== Task instructions ==
**a.** In the piece titled "What's in a Name?", how does the author say the name Madoff is pronounced?
**b.** Duplicate the part of the records that opens with the line containing "to depict persons." and closes with the line containing "336 294 351 300", including both of those lines.

Wednesday, 17 December 2008

What's in a Name?

This week’s big financial news story is the Bernard Madoff $50bn fraud. However it wasn’t till I heard the pronunciation of his name on the news that I began to take a deeper interest.

Madoff is pronounced “made off”. Why, I pondered, would anyone entrust large sums of money to a man whose own name warns you what he might do with it? I raised this with contacts in the investment world. One source, whose name is reminiscent of a hot milky drink, said “I suppose if his name had been pronounced “mad off” we might have thought twice about it.” So, even if your name was something like Robert Baron this would not be an impediment to starting an investment business, just so long as you are not actually perceived to be insane. That set me thinking some more.

In the UK the Financial Services Authority, known as the FSA is supposed to regulate and monitor our financial services industry to protect investors’ interests from the likes of Bernard Madoff. If you alter the word order to Services Financial Authority they become the SFA, a more accurate reflection of their competence and effectiveness to date. However this is described as “light touch” regulation and is deemed to be a good thing.

== Task input ==

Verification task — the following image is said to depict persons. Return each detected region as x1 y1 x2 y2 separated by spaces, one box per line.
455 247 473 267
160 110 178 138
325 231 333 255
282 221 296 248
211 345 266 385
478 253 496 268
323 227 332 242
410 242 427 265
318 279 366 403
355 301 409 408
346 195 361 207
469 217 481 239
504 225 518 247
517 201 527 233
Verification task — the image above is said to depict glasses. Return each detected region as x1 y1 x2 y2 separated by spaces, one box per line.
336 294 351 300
* * *
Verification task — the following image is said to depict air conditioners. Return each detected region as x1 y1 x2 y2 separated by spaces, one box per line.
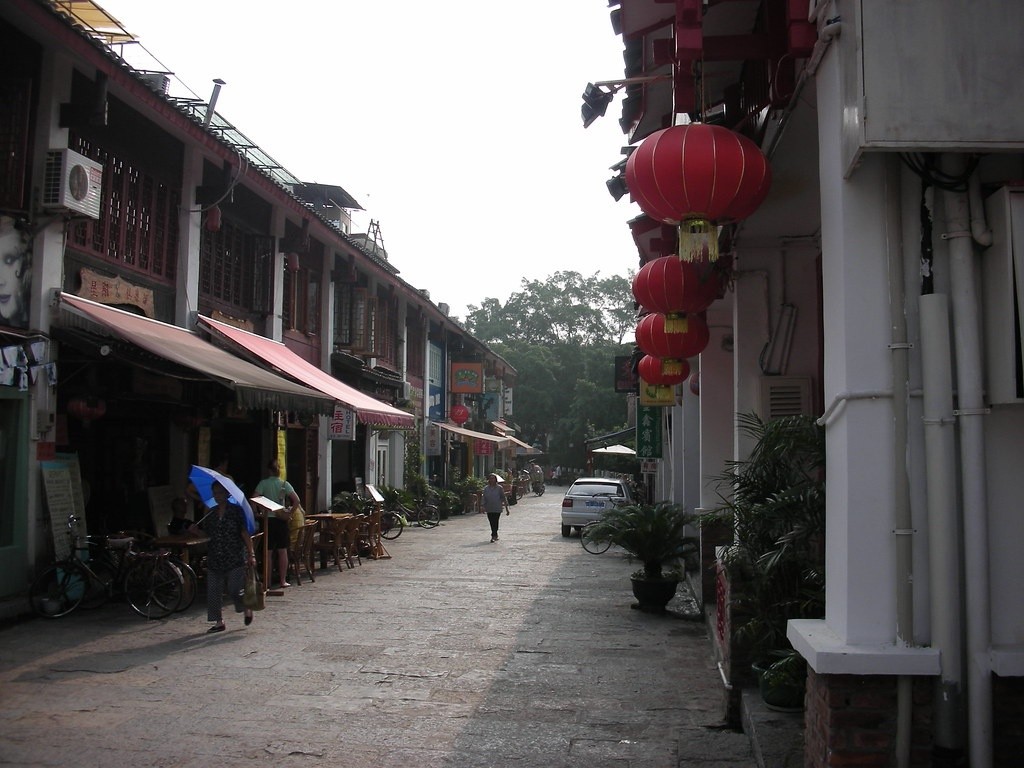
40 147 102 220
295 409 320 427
* * *
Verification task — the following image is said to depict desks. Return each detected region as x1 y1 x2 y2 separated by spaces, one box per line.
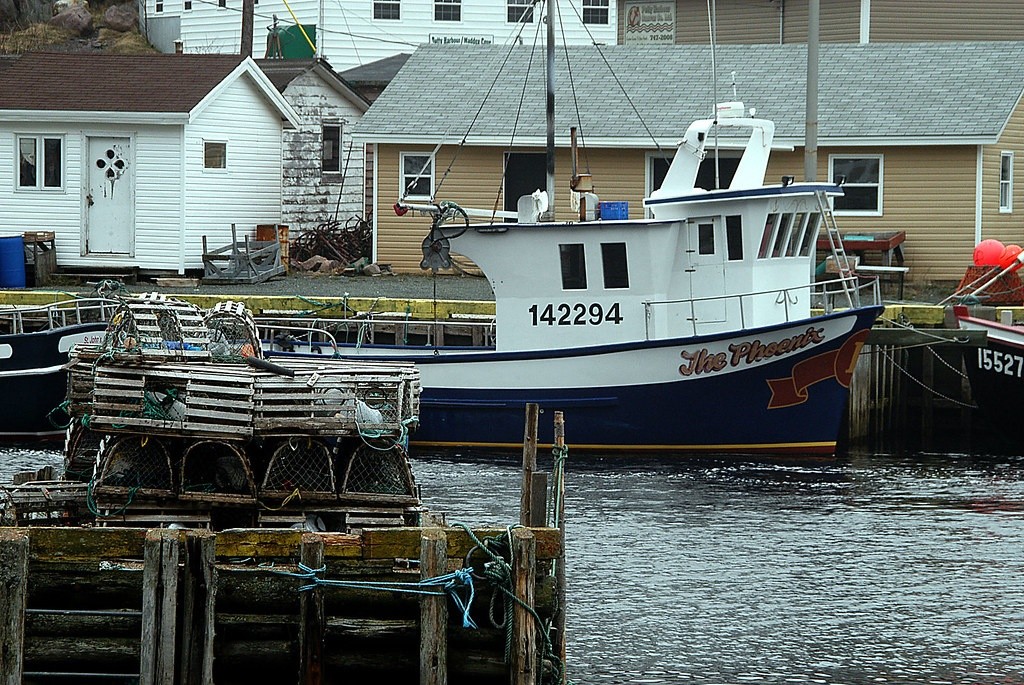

== Solutions to each task ==
**a.** Madoff is pronounced "made off."

**b.**
Verification task — the following image is said to depict persons. Return each detected region as x1 y1 x2 y2 separated by spaces, one box per line.
455 247 473 267
160 110 178 138
325 231 333 255
282 221 296 248
211 345 266 385
478 253 496 268
323 227 332 242
410 242 427 265
318 279 366 403
355 301 409 408
346 195 361 207
469 217 481 239
504 225 518 247
517 201 527 233
Verification task — the image above is said to depict glasses. Return each detected region as x1 y1 x2 y2 separated by spaces, one box per line.
336 294 351 300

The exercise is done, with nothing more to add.